Principle 7: Verified beats shipped
Our internal tracker has separate statuses for "shipped" and "verified," and they are never collapsed. Shipped means the code is deployed. Verified means someone confirmed the behavior is real. The gap between those two is where embarrassments live.
The same discipline applies to debugging. The rule we hold agents (and ourselves) to: reproduce and instrument before fixing. Confirm the root cause with evidence, then fix it once. Guess-and-iterate debugging feels fast and is slow; it burns trust, time, and money, and it frequently "fixes" a symptom while the cause keeps smoldering.
And because verification needs to keep happening when nobody is looking: anything that matters gets a watchdog. Our always-on systems have dead-man monitors that alert from outside the machine if a heartbeat goes stale, because a monitor that lives on the box it monitors dies with the box.
Principle 8: Write the gotcha down where the next reader will trip
Every painful lesson becomes one specific line in the project's briefing: which file is misleading, which process must never be killed, which build step cannot be skipped, which folder looks canonical but is not. Specific beats general: "the entry point is server.ts, not index.ts, ignore the README" saves an hour; "be careful with the codebase" saves nothing.
This is the compounding loop that makes the whole method work. Mistakes become documentation, documentation becomes context, context makes every future agent and every future you faster. Systems built this way get easier to operate over time. Systems built on chat history get harder.
A worked example, end to end
Here is the shape of one real build, sanitized, so you can see the principles together.
The system: a real-time intelligence platform. It ingests live data from public market APIs continuously, stores everything in a single SQLite database, computes signals over it, and exposes the results three ways: a web dashboard for humans, a REST API for programs, and an MCP server so other AI agents can use it as a tool.
- Two processes, one writer (Principles 3 and 4): a web server, and one background worker that owns all writes to the database. They are separate build artifacts under a supervisor, and the exact build-both-then-restart command lives in the briefing.
- A briefing file (Principle 1) that opens with the build rules, because those are what bite newcomers, then maps the codebase so agents grep instead of reading everything.
- Guardrails (Principle 5): every API route is auth-gated by default with explicit public exceptions, server-to-server calls use an internal token, and outbound integrations have kill-switch flags.

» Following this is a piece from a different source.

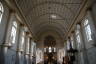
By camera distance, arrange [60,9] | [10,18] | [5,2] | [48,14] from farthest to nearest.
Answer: [48,14]
[60,9]
[10,18]
[5,2]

- Fallback posture (Principle 6): its own collected data is the foundation; third-party enrichment is layered on top and the product survives any of it disappearing.
- Watchdogs (Principle 7): worker heartbeat, data-freshness checks, and an off-box alert if any of them go stale, plus a daily off-box backup of the database.
Nothing in that list is exotic. That is the point. The method is mostly the discipline of doing unglamorous things every time: write the briefing, scope the agent, know the build, verify the claim, write down the lesson.
Where to start
Do not start with all eight principles. Start with two:
- Give your current project a one-page briefing file and keep it current.
- Pick the job you delegate most often and write down exactly how it should be done, what the agent may touch, and how you will know it worked.
The rest of the method grows from the habit those two create: treating your AI like staff that deserves a real briefing, real boundaries, and real review.